Summercon is dedicated to providing a harassment-free conference experience for everyone, regardless of race, color, national origin, religion, age, sex, gender, sexual orientation, or disability. We do not tolerate harassment of conference participants in any form. Sexual language and imagery is not appropriate for conference talks or exhibitors. The conference reserves the right to eject anyone who engages in behavior that is threatening or patently offensive to the community, regardless of whether it occurs at the conference venue, parties, or online.

Conference participants violating our rules may be thrown out of the conference without a refund at the discretion of the conference organizers.

If you are being harassed, notice that someone else is being harassed, or have any other concerns, please contact a member of the conference staff immediately. Anyone wearing a red Summercon Staff shirt is empowered to intervene.
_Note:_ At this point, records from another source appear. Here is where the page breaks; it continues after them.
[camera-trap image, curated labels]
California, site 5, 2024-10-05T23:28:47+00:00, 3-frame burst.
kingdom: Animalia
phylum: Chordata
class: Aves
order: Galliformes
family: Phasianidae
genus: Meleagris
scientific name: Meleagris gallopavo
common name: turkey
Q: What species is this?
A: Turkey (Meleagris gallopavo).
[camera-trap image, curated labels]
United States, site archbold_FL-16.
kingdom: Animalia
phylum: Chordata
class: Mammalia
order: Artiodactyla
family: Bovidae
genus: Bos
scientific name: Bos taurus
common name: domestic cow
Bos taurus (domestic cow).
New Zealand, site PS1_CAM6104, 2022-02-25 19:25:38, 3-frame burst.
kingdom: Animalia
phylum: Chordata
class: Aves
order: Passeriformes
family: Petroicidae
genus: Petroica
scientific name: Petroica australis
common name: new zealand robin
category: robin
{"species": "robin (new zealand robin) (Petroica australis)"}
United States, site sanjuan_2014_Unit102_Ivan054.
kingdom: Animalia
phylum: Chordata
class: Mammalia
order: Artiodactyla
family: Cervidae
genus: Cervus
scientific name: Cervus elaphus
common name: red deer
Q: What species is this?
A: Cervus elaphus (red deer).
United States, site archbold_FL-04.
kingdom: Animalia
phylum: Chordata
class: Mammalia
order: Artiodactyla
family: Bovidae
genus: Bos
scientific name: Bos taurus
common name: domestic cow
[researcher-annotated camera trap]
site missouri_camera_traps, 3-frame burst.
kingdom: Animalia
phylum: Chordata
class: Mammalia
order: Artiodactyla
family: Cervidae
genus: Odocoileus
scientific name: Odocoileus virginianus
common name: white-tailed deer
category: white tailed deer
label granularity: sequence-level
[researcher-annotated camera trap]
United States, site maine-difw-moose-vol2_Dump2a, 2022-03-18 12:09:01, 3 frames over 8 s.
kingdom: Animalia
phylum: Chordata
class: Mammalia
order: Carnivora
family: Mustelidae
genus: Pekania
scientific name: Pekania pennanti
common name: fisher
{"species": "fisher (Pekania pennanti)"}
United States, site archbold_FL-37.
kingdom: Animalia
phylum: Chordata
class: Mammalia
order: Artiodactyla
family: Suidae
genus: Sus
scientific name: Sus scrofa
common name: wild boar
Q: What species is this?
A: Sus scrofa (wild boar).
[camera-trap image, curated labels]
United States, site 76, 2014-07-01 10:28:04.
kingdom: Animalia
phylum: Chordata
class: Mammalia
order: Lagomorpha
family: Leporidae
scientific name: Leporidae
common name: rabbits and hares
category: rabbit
In case you don’t feel comfortable approaching a member of the staff, call us at 720 586-4225 (720 586-HACK) so that you can speak directly with the conference organizers about your concerns.


TL;DR: Not to be all heavy or anything, but top legal minds tell us we should say this: we reserve the right to eject anyone at any time for any reason at the sole discretion of the conference organizers.

Thanks for listening. Sorry if this harshes anyone’s mellow, but it’s easier to have a good time when everyone knows the ground rules. Have fun, everyone!